As a crowd about 1,000-strong marched through Center City Thursday night, the mood remained largely calm.
The organizers, under the name Philly Is Baltimore, sought to express anger over the death of Freddie Gray, who was fatally injured while in the custody of Baltimore police.
Some observers say the restrained approach taken by the Philadelphia Police Department helped cool tensions during the Thursday demonstration.
There’s one image from the protests in Ferguson last summer that has been seared into the minds of police officials around the country: The sniper perched on top of an armored military-style vehicle.
It represents an approach to protesters that criminologists say inflames, rather than suppresses, violence.
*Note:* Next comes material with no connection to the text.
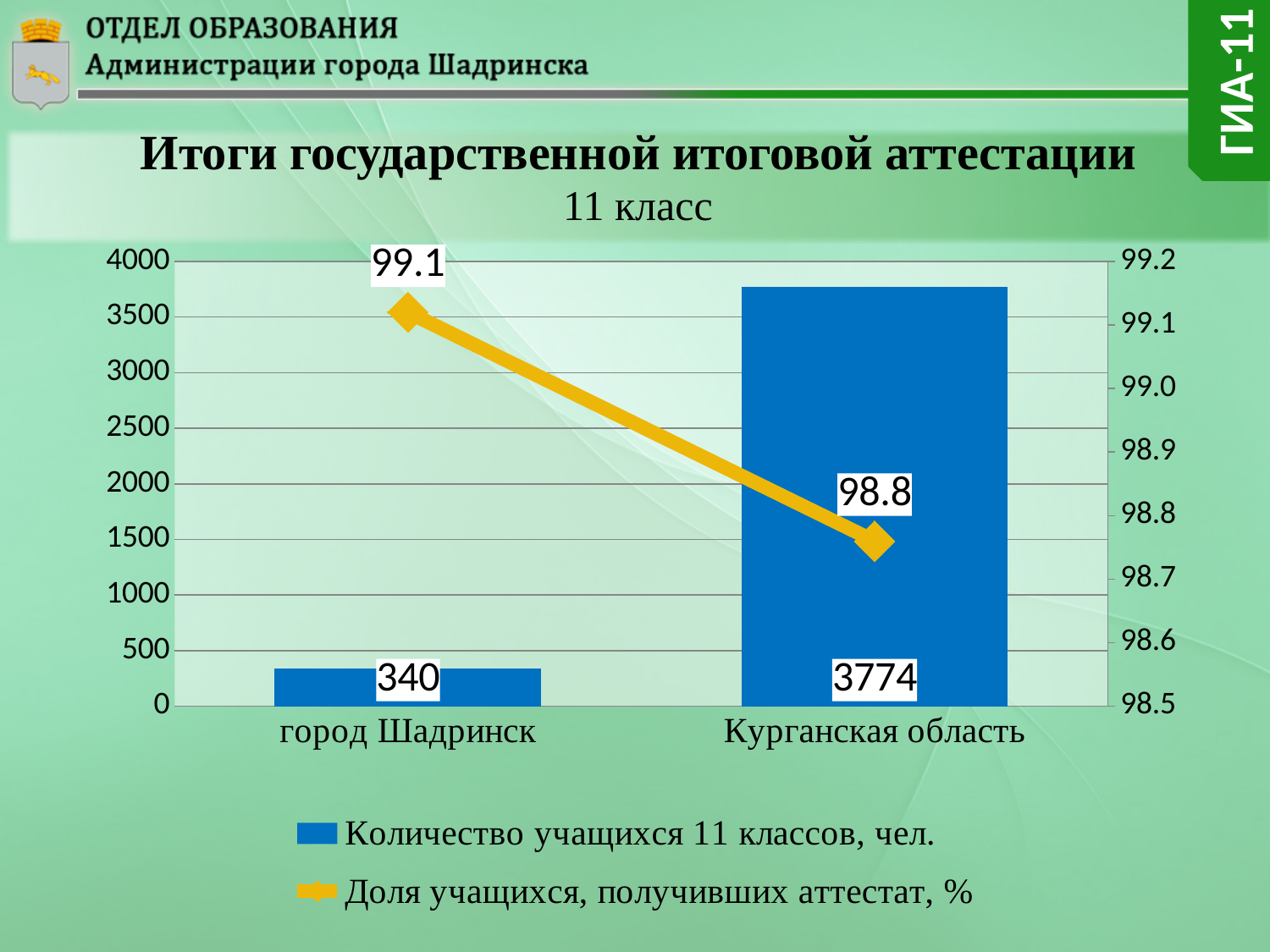
What is the share of students who received a certificate (Доля учащихся, получивших аттестат, %) for город Шадринск? 99.1 How many series does the chart legend list? 2 Which category has the higher number of 11th-grade students? Курганская область Which category has the lower share of students who received a certificate? Курганская область What is the share of students who received a certificate (Доля учащихся, получивших аттестат, %) for Курганская область? 98.8 What is the difference in the number of 11th-grade students between Курганская область and город Шадринск? 3434 What is the difference in the share of students who received a certificate between город Шадринск and Курганская область? 0.3 Does the share of students who received a certificate rise or fall from город Шадринск to Курганская область? fall How many categories are shown on the x axis of the chart? 2 What is the number of 11th-grade students (Количество учащихся 11 классов, чел.) for город Шадринск? 340 Is the share of students who received a certificate higher for город Шадринск or for Курганская область? город Шадринск What is the number of 11th-grade students (Количество учащихся 11 классов, чел.) for Курганская область? 3774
“Cops in riot gear and armored vehicles and military-style equipment raises the level of tension,” said Arcadia University’s John Noakes, who studies how police respond to protests. Ceding the streets to protesters, letting them march peacefully and not having riot gear officers up front are the best ways to keep the peace, he said.
On Thursday night, Center City was flooded with police cars. There were officers on horses. Some on bikes. Others held batons to barricade the highway. But the armored police? They were there, but sort of hidden. That was intentional, Noakes said.
“When we’re studying protests, or policing protests, we’ll break off every once in a while and just walk the perimeter a couple blocks in, and that’s when you tend to see them — sitting there waiting for something to happen. So they’re there,” he said. “But they’re not putting them there as the face of the response to protesters.”
Research on protests points out that crowd violence escalates if people think police are treating them unfairly or if there’s a heightened sense of threat.
Philadelphia police reported just two arrests in the hours-long protest Thursday. And both of those demonstrators were released from custody hours after their arrest.